• _Page excerpt_
** begin **
During and after World War II, John McCloy (1895–1989) was a key member of the East Coast foreign policy elite, whose story is told in one of the best modern books about American politics, The Wise Men, by Walter Isaacson and Evan Thomas. The foreign policy elite is often looked on as an old-money nest of privilege in the europhile style, with its members all born into the same lofty social stratum, and attending the same prep schools and colleges. But the fact that it included a man like McCloy, who could, and did, later lay proud claim to having been born on the wrong side of the tracks, is an indication of its true strength: it made room for social mobility impelled by talent and ambition. The other Wise Men were Robert Lovett, Averell Harriman, Charles Bohlen, George Kennan and Dean Acheson. After the defeat of Hitler, the elite, operating through the State Department and its dependent agencies, built the globalized American system of influence and alliance that expressed the principle of containment, the perceived necessity to block the hegemony of the Soviet Union—the necessity which had first been expressed by George Kennan. A complete and final reversal of America’s traditional isolationism, this world-embracing U.S. foreign policy is the one that we still live under today: after the collapse of the Soviet Union, the America of global reach might have found itself off balance, but was unable to draw back. A denigrator such as Gore Vidal calls the elite’s creation the Security State, but the foreign onlooker needs to remember that Vidal himself comes from the elite’s milieu, thus reflecting a far-reaching truth about its power: that it generates even its own contrary forces.

By now, little more than half a century later, the elite’s heritage generates not only most of what is said in favour of its policies, but most of what is said against them. Almost everything that matters on issues relevant not just to U.S. interests, but to the world entire, is written within driving distance of Washington. Armed by close contact with polticians and officials, elegant writers such as Elizabeth Drew, and less elegant ones such as Bob Woodward, have given us, in their shelves of books, the history of how the United States has shaped the modern world. This tradition of higher political journalism goes back to Henry Adams, but by now it has got beyond the status of a useful individual study and become both indispensable and all-embracing. Two of the best recent books about the larger conflicts in the world, Fareed Zakaria’s The Future of Freedom and Paul Berman’s Terror and Liberalism, were both written in the United States. So was Samantha Power’s A Problem from Hell, a book which was taken by some grateful foreign critics as evidence of the U.S.’s modern history of imperialistic interference. Actually Power’s main conclusion, one she probably didn’t want to reach, was quite different. She concluded that nothing stops a genocidal government except armed interference, which, usually, only the United States provides. Whether providing it means inflicting it is the question.
** end **
• _Written exercise_
In the excerpt about John McCloy and the foreign policy elite, who first expressed the necessity of blocking the hegemony of the Soviet Union?

• _Given records_
** begin **
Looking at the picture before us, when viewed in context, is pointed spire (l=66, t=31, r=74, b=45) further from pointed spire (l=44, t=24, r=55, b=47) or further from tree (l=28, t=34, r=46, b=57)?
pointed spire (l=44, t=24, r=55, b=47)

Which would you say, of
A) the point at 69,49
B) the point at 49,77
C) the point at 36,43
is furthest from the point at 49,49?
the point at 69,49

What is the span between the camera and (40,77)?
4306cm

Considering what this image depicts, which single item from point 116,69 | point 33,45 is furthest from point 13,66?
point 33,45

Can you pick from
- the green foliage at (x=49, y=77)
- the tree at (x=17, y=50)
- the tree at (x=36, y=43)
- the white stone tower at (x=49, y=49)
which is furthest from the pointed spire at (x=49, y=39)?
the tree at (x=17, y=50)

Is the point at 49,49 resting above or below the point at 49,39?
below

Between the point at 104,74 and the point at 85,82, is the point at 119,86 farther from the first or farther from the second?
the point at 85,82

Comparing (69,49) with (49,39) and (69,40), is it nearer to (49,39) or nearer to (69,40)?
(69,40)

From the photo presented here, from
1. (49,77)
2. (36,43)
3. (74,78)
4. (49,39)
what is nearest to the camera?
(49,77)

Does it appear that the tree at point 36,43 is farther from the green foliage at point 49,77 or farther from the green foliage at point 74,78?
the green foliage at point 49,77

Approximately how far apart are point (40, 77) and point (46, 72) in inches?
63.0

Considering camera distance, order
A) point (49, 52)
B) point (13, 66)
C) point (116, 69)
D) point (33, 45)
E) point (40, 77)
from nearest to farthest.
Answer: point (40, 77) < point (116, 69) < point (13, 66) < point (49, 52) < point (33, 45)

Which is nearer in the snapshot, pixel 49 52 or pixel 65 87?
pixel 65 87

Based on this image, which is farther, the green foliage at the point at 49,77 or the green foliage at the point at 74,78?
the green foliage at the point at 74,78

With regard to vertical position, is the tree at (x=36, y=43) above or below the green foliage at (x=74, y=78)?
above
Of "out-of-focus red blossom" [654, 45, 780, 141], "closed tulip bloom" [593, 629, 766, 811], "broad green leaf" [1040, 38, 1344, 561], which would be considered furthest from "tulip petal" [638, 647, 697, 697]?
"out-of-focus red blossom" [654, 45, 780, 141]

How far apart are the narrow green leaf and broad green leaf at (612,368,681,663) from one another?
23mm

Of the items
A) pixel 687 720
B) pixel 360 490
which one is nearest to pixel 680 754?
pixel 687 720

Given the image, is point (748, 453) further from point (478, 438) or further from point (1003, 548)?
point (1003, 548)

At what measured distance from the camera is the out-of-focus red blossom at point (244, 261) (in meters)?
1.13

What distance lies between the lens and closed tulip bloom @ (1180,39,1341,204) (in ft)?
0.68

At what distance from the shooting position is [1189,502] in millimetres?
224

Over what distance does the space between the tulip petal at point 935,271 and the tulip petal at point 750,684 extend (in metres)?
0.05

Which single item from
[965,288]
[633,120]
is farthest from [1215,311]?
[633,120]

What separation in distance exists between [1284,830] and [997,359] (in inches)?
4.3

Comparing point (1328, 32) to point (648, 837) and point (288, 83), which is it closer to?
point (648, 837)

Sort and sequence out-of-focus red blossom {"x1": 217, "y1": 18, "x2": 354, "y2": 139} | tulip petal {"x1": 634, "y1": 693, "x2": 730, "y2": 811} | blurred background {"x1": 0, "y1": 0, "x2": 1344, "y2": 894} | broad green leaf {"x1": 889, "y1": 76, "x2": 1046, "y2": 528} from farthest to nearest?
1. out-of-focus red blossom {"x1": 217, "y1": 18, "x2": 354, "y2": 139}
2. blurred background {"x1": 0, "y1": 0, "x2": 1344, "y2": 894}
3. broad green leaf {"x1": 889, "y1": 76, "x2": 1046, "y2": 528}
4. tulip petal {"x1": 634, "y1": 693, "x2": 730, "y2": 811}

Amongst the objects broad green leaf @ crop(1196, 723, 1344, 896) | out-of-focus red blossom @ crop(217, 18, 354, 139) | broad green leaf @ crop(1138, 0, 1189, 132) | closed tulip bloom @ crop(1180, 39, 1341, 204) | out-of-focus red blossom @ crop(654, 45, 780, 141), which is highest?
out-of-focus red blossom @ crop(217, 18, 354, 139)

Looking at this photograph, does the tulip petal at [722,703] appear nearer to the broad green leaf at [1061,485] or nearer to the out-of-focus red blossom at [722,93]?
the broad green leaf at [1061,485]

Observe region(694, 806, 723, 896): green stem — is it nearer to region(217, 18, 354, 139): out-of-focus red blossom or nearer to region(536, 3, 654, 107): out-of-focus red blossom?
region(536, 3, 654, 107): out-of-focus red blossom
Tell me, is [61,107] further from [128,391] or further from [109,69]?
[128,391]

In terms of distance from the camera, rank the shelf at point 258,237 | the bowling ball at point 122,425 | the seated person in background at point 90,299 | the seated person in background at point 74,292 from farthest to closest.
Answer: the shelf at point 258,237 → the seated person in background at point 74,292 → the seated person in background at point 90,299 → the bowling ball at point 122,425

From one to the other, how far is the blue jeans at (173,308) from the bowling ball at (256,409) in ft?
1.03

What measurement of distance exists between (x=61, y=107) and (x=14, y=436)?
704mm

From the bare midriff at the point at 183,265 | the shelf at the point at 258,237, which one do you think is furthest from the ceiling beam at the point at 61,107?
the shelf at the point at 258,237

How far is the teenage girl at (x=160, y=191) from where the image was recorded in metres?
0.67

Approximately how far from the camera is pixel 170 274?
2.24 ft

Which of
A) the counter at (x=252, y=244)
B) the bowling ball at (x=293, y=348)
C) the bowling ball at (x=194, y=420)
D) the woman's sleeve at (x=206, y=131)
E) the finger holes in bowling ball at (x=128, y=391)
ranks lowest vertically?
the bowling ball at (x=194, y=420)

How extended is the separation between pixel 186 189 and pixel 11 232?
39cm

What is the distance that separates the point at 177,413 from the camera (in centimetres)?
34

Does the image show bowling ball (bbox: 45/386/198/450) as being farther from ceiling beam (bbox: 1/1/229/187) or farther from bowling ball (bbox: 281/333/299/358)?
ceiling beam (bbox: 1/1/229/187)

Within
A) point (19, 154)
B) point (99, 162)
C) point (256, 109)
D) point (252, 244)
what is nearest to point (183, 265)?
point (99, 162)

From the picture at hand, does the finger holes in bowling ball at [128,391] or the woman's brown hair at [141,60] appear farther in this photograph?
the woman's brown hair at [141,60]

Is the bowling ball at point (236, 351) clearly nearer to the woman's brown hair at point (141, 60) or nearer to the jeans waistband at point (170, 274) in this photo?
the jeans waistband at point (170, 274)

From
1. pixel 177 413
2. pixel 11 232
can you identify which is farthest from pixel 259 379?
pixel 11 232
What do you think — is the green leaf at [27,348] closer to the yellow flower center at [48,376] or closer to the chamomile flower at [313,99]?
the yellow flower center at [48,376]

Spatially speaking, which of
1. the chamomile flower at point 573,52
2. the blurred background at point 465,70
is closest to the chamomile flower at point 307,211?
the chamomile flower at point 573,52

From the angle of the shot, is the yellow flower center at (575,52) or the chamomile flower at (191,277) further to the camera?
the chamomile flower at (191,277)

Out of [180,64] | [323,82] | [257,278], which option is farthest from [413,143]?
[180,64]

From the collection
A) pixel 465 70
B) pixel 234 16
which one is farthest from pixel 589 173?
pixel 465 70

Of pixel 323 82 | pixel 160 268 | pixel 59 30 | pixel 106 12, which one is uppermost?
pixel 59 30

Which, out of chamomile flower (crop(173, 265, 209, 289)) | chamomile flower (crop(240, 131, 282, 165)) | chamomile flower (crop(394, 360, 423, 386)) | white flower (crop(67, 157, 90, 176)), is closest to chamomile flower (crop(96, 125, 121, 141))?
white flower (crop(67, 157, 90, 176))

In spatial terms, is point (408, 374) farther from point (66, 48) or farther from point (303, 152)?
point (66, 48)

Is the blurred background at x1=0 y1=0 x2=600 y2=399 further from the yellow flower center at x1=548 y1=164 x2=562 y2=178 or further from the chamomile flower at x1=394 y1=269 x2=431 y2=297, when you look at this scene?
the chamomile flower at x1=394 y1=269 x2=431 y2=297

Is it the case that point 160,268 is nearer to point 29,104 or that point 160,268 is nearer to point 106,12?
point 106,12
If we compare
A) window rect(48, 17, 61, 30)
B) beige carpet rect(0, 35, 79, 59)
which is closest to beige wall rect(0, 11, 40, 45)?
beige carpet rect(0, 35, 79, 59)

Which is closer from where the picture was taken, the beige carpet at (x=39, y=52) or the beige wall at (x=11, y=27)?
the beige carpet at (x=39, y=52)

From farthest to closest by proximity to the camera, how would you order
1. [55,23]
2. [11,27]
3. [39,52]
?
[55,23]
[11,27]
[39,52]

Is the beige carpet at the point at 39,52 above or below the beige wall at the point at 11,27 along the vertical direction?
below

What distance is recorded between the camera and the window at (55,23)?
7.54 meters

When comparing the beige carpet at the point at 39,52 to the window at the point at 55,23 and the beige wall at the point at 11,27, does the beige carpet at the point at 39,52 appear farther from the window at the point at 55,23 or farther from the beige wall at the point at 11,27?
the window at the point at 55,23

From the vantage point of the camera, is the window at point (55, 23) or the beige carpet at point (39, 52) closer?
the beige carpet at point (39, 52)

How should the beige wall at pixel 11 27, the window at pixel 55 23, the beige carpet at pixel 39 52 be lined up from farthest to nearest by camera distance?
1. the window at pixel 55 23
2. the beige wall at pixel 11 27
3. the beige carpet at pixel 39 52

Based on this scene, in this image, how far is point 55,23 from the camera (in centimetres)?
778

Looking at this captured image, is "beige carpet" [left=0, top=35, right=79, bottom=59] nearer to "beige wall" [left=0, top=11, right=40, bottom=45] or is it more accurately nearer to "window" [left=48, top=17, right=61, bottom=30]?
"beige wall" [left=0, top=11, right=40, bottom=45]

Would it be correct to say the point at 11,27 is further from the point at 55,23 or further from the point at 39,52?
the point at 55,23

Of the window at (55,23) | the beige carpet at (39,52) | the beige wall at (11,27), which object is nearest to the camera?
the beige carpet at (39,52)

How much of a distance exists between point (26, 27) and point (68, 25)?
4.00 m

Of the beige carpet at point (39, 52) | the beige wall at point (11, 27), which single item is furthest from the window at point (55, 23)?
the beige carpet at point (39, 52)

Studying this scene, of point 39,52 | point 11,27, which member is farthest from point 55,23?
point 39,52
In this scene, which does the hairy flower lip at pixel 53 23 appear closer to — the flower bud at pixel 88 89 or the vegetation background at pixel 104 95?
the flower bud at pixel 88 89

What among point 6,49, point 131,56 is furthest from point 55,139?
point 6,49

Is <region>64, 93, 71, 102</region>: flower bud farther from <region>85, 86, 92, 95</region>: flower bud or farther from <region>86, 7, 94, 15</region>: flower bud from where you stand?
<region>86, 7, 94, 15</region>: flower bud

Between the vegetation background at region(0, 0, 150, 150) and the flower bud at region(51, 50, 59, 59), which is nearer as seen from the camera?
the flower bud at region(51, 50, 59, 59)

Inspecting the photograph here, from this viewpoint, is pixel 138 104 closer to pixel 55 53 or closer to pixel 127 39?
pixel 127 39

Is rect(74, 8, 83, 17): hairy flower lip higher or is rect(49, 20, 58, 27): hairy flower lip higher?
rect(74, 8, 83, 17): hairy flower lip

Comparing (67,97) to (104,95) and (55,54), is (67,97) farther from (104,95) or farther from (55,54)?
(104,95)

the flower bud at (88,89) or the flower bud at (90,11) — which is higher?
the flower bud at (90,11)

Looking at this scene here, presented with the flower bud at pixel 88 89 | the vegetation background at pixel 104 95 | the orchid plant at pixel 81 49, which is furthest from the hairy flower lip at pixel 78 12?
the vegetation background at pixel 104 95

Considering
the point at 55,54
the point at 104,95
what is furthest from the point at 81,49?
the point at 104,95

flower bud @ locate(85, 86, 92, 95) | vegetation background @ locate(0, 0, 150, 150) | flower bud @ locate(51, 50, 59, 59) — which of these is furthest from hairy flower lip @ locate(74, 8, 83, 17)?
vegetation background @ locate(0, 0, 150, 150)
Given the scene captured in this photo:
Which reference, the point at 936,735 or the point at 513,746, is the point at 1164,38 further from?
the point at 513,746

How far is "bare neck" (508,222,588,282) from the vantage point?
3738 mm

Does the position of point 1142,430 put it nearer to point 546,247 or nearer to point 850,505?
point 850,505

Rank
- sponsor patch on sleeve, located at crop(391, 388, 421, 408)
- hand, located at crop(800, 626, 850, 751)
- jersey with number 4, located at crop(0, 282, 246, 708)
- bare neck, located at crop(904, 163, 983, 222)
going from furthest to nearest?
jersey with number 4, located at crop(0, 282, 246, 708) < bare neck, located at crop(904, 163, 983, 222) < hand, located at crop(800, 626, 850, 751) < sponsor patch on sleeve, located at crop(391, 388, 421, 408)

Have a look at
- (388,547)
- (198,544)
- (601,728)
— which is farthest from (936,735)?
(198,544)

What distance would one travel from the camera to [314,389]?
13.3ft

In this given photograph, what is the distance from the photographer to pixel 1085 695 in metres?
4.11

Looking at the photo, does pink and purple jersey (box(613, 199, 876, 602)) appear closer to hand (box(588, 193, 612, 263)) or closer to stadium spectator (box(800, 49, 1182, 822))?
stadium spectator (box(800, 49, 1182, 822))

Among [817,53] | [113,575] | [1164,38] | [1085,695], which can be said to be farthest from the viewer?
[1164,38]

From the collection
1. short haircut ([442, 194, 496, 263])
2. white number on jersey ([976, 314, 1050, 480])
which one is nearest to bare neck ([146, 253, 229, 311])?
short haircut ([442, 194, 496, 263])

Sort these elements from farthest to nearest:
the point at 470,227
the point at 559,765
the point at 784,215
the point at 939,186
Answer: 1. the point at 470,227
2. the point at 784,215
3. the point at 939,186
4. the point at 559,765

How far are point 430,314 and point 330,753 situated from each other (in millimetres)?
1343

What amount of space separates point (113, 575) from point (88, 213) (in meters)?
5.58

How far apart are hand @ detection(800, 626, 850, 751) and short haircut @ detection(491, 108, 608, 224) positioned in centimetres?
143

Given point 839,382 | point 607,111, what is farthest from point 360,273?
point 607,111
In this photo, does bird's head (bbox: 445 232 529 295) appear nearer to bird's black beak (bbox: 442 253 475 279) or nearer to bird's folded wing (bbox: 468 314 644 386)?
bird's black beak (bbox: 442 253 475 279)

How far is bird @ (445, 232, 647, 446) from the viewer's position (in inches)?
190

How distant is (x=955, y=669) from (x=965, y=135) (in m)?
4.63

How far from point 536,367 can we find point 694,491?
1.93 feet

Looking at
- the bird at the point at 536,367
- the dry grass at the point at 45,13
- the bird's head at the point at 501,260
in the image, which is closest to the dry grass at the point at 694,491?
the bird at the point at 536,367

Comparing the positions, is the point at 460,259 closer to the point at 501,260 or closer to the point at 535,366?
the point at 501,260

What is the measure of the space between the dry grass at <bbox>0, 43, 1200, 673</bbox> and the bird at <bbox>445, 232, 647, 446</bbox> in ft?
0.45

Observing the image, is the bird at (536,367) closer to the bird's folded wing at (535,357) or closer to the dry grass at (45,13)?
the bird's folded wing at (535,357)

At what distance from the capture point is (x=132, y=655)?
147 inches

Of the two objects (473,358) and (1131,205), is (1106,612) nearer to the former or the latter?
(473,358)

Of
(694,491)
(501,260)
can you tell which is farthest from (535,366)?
** end **
• _The output_
George Kennan